> **ASSIGNMENT**:
Continue the miso soup recipe from the point where it stops.

> **TEXT SECTION**:
◆ ◆ ◆ ◆ ◆

Yesterday we made some Dashi. Now to put it to good use by using it to make some miso soup. If you’ve ever eaten at a Japanese restaurant, you’ve probably had a serving of this lovely soup, with it’s light cloudiness filled of goodness, with a wonderful warming quality to it. And apparently good for dealing with radiation sickness according to various sources (two links!)
Lots of healthy stuff in this application for sure. Two quarts of Dashi, 1 12 oz. block of tofu for protein, red and white miso, and some scallions for color and texture.
Tofu will need some preparation before getting started on the other stuff, because everything after this goes really fast.
Double wrap it in paper towels.
Then cover with a plate and weight down with one 28 ounce can. These two fourteen ounce cans had to do for me.
After twenty minutes of pressing take it out and slice into quarter inch cubes.

◆ ◆ ◆ ◆ ◆

> **DATA SECTION**:
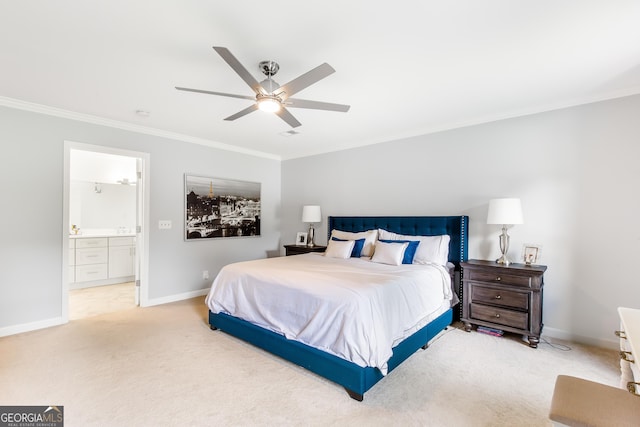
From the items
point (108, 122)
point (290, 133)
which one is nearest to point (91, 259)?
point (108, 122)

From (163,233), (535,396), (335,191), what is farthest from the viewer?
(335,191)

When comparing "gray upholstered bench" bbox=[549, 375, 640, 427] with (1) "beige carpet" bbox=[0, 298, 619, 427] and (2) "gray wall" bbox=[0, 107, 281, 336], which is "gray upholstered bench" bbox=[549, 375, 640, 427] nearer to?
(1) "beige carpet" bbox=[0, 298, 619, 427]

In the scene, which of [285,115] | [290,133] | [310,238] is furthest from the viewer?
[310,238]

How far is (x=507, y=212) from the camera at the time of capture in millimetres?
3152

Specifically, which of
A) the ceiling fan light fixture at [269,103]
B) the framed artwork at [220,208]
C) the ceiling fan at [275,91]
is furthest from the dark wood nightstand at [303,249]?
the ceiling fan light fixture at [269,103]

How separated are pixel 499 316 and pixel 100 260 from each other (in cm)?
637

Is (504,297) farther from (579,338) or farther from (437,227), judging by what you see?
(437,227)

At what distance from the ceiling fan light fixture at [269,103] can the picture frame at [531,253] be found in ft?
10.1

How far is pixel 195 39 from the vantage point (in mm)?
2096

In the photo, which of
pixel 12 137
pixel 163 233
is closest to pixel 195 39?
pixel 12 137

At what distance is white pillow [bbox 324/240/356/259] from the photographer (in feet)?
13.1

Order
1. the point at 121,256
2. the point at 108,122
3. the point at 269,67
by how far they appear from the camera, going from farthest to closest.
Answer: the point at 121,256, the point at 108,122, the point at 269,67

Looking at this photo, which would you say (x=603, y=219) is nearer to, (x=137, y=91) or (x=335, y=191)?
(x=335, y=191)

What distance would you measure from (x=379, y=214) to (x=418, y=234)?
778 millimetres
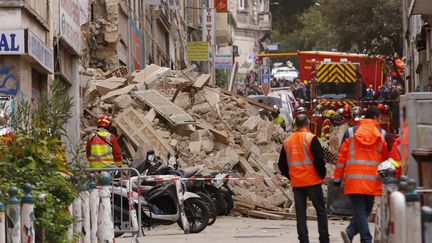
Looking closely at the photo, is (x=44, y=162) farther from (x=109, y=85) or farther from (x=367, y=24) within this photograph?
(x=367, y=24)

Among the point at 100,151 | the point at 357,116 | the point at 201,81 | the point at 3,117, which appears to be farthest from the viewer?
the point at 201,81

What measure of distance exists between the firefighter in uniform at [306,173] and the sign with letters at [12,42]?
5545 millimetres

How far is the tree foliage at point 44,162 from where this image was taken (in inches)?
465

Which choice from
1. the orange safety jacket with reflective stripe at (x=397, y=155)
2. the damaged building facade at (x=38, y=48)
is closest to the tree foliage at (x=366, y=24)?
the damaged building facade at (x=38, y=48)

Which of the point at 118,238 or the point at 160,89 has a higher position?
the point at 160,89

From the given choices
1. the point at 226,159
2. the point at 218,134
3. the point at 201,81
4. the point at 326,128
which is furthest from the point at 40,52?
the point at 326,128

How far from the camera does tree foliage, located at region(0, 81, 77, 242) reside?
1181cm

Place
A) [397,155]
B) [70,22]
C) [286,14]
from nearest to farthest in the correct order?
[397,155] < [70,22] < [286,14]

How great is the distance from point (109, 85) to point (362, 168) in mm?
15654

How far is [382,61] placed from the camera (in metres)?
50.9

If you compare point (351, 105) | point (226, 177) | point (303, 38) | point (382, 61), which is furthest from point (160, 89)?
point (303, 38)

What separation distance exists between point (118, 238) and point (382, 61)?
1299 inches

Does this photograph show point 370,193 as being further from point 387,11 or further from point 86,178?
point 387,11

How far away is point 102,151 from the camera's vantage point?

◆ ◆ ◆ ◆ ◆

> **REPLY TO THE TASK**:
Now for the fun part. This will be really fast if you’ve freshly made some Dashi. Put it on medium heat, medium high if cold. At 100 F, reserve a cup for the next step.
I halved the recipe so this is just a half cup by the by.
Now add some miso. Six tablespoons of dark.
Two tablespoons of white.
Whisk it together thoroughly.
Once your Dashi hits a simmer, add in the cup of miso mixture and mix thoroughly!
Then add the tofu and scallions and heat through, about a minute or so.
Then serve and enjoy!
A great application, warm, earthy and delicious. If you’re in the mood for some meatless umami that you can slurp, this is the AB application for you!